#### Text shown

Skip to content

In search of equitable and inclusive data

Safiya Umoja Noble
Researcher and author Safiya Umoja Noble discusses bias in data at the Entrepreneurship Research Bootcamp at the Kauffman Foundation Conference Center in May 2019.

Leveling the playing field for people to be successful in education and entrepreneurship must include exposing inherent biases in data.

Big tech companies are increasingly under fire, with accusations of anti-competitive behavior, mishandling of personal data, and a hands-off attitude about the content published on their platforms. Perhaps equally as insidious, according to one researcher, is the way that tech companies perpetuate societal biases.

Researcher and author Safiya Umoja Noble, co-director of the UCLA Center for Critical Internet Inquiry, has found that the algorithms that drive results on Google and other internet search engines reveal embedded negative biases against people who face demographic, socioeconomic, and geographic barriers – primarily women and people of color.

“People have access to more data than ever, and social, political, and economic inequality and injustice are rising with it,” Noble said. “Data from the past are organized from racist and sexist values. These biases are left out of the discussion, and we should pay attention to them.”

In her book Algorithms of Oppression, Noble shows how search engine algorithms misrepresent a variety of people, concepts, information, and knowledge. Noble spoke recently at the Kauffman Foundation to a group of researchers from across the country who seek to use inclusive and equitable methods to explore a range of entrepreneurship issues. Noble shed light on the inherent bias in search engines as an example of why it is so important to think carefully about where information comes from, and how it used.

“Search engine algorithms optimize content to make money, but people use them like public goods and view search results as facts,” said Noble. “Social media platforms are advertising platforms. People confuse their findings with fact, but the algorithms do not vet for accuracy or truth; they vet for ad dollars.”

Algorithms of Oppression by Safiya Noble
Algorithms of Oppression by Safiya Noble analyses the ways in which technology and data perpetuate bias.

All data are susceptible to bias, including in marketing and scholarly research. “There are no ‘neutral’ data,” Noble said. “Data reflect the values of the people who enter the information. Technology isn’t a neutral tool either. We pay to use social media with our data use and activities.”

Noble said just being aware of bias in data is the beginning of the solution.

The Kauffman Foundation continually explores new and more inclusive methods for measuring and creating mechanisms to measure entrepreneurial outcomes. “As researchers (and funders of research), there are so many new avenues to collect data, search for data, create data infrastructures – so it’s really important that the systems we build are inclusive and carefully thought through,” said Sameeksha Desai, Kauffman’s director of knowledge creation & research, Entrepreneurship. “For example, you can scrape websites and platforms, which means we need to think about the population using (or not) those platforms.”

########
#### Entries provided

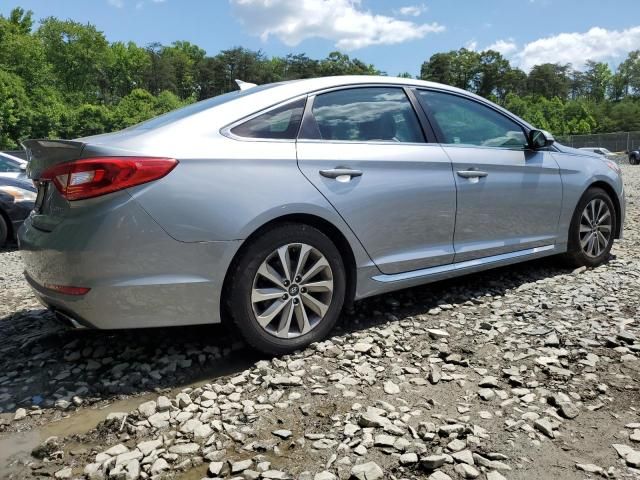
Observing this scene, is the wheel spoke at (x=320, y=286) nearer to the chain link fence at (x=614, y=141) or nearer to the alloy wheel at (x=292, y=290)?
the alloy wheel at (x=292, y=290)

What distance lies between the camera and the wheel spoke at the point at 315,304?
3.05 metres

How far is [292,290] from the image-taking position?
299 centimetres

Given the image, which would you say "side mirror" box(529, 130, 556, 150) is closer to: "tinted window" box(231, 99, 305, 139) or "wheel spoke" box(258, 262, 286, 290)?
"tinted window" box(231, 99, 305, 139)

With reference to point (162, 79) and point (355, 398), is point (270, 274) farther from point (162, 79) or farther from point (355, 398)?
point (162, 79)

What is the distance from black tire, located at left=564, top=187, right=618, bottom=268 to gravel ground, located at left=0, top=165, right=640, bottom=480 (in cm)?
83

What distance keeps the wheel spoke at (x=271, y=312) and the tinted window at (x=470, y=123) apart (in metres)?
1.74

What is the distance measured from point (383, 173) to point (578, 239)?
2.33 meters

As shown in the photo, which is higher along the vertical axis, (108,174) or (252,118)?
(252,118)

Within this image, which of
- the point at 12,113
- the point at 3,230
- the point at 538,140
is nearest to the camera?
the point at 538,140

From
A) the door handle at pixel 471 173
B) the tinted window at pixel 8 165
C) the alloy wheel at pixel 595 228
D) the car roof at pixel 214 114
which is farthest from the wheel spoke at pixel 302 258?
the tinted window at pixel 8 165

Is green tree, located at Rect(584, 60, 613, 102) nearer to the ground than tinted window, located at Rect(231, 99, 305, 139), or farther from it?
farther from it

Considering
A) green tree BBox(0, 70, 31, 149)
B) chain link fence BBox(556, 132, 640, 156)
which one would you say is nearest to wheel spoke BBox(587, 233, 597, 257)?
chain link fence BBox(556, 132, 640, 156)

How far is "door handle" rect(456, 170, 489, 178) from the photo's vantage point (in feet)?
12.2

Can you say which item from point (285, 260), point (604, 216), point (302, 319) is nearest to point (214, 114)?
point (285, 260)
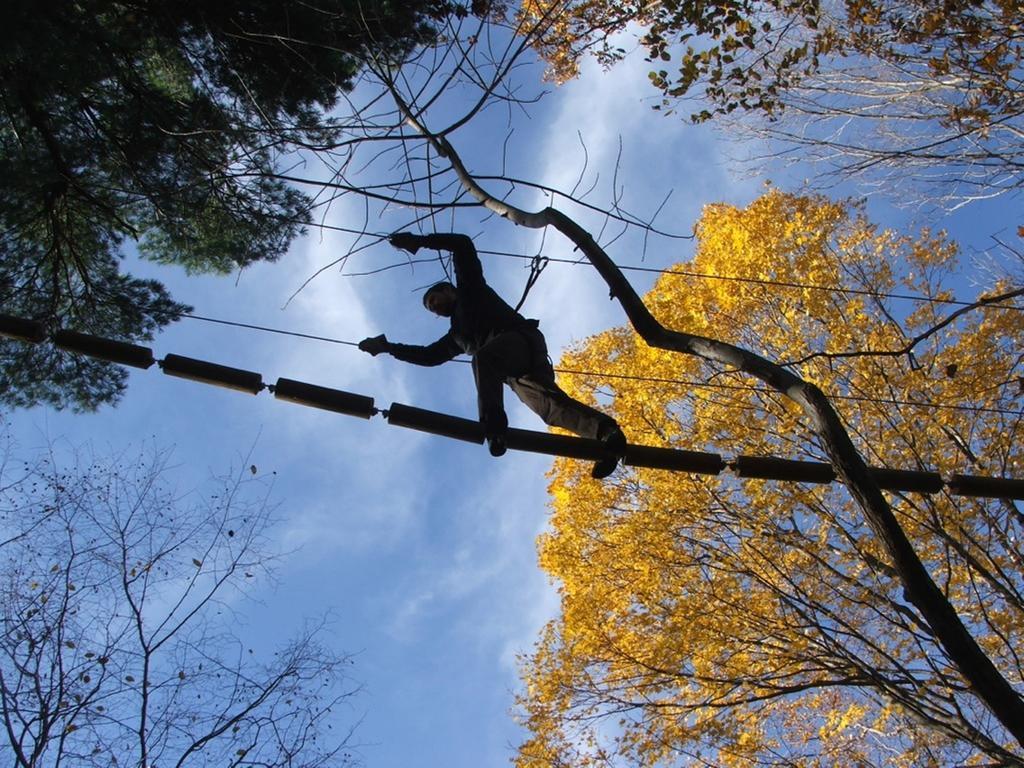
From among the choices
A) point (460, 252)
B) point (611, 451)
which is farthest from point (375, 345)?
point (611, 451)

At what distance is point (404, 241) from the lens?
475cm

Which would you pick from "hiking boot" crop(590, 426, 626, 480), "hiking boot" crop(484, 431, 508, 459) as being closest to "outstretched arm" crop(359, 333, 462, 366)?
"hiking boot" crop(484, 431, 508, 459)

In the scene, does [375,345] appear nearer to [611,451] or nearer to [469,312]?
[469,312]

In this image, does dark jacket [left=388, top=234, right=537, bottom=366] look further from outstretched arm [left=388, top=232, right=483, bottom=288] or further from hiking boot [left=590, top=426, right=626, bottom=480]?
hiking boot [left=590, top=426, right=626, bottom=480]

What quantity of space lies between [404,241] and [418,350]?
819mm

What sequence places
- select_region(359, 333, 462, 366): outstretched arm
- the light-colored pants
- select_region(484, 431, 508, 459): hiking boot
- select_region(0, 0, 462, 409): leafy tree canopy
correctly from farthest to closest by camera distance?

########
#### Entries provided

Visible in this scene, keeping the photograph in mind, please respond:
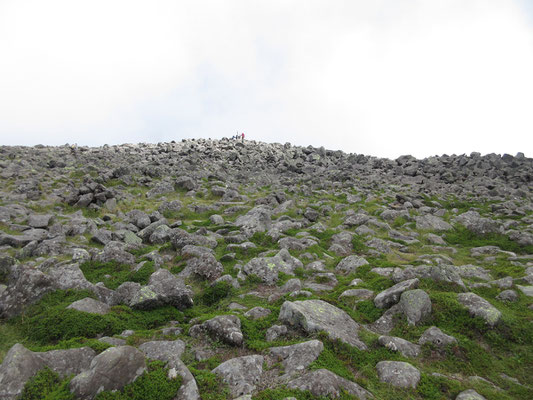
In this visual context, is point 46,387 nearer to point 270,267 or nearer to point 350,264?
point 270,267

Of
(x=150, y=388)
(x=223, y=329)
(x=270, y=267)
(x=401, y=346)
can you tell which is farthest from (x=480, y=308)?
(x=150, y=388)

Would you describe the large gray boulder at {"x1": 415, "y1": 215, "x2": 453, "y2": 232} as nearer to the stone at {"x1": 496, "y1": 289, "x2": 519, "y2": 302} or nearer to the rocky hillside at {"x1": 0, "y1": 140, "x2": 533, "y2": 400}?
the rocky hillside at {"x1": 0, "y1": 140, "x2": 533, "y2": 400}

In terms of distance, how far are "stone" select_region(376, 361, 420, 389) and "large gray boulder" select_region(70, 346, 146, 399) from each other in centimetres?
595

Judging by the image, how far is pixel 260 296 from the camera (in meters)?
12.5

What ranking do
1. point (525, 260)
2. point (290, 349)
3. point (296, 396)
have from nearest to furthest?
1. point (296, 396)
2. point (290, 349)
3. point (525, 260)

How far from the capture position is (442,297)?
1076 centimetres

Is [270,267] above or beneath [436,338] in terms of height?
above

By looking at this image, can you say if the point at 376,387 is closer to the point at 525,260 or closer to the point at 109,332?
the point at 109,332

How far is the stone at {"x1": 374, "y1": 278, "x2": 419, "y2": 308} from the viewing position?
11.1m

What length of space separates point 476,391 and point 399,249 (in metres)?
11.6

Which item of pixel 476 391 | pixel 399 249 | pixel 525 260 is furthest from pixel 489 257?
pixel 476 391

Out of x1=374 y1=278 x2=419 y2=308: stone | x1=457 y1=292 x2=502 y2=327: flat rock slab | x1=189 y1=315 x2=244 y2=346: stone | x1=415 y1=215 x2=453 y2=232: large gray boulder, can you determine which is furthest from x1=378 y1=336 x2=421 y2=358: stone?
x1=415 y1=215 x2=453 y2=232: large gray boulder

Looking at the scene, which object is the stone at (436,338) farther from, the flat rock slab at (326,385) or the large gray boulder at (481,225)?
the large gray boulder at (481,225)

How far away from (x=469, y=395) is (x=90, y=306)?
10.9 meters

########
#### Entries provided

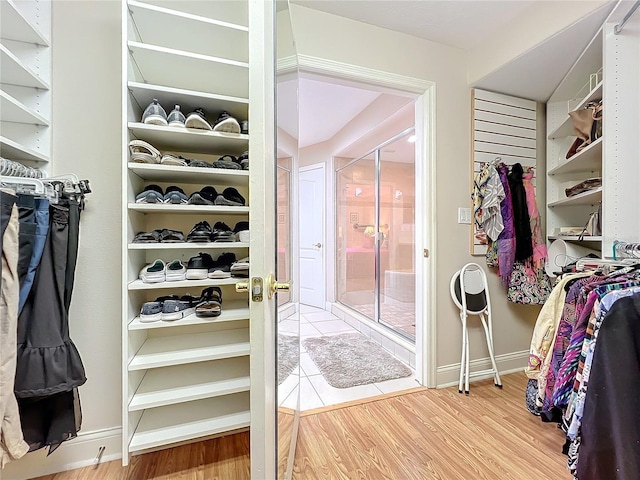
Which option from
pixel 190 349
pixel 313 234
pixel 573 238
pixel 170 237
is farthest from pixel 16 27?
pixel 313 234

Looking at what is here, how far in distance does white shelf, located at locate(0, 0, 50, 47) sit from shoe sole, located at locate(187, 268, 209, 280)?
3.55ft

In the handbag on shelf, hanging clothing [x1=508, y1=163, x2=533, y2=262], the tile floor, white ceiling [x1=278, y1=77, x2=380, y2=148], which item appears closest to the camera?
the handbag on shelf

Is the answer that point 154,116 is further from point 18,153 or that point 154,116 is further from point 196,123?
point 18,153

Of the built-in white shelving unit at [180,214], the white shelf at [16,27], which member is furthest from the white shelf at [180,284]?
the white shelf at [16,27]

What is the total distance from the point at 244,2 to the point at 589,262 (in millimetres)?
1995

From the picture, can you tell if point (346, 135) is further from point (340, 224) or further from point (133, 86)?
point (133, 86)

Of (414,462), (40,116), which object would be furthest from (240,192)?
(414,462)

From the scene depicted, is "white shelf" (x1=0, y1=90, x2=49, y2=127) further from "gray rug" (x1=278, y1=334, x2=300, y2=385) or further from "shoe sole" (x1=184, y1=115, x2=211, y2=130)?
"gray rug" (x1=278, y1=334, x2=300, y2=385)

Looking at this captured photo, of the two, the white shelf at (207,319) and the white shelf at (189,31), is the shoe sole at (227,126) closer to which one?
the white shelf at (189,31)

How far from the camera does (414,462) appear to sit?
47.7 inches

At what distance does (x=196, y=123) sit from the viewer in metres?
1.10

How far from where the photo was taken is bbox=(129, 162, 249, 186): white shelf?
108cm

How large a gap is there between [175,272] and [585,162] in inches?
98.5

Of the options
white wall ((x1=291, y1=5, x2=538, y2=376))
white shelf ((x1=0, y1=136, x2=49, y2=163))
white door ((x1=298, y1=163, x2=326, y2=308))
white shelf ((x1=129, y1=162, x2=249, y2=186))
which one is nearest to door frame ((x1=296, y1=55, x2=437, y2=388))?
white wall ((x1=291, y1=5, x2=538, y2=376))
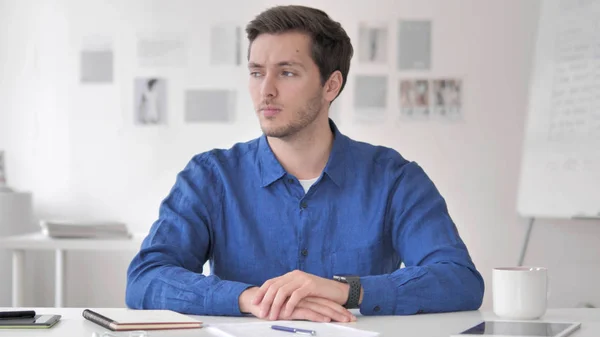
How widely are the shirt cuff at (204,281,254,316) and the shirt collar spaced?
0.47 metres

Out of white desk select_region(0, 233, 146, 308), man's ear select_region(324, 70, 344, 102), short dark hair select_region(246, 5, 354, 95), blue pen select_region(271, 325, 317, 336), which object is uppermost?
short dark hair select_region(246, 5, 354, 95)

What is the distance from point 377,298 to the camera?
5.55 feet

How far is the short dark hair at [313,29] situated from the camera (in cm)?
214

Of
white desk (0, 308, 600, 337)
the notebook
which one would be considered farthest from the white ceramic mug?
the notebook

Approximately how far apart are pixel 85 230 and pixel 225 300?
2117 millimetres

########

* Exercise A *
In the article on bias in data, what reason does Noble give for saying there are no "neutral" data? Explain in one to three sentences.
* Exercise B *
According to the article on bias in data, which center does Safiya Umoja Noble co-direct?
* Exercise C *
Return the passage of the article on bias in data word for word, beginning at the words "Big tech companies" and stopping after "perpetuate societal biases.".

* Task solution A *
Noble says that data reflect the values of the people who enter the information. Data are therefore never neutral. This applies to all data, including marketing and scholarly research.

* Task solution B *
She co-directs the UCLA Center for Critical Internet Inquiry.

* Task solution C *
Big tech companies are increasingly under fire, with accusations of anti-competitive behavior, mishandling of personal data, and a hands-off attitude about the content published on their platforms. Perhaps equally as insidious, according to one researcher, is the way that tech companies perpetuate societal biases.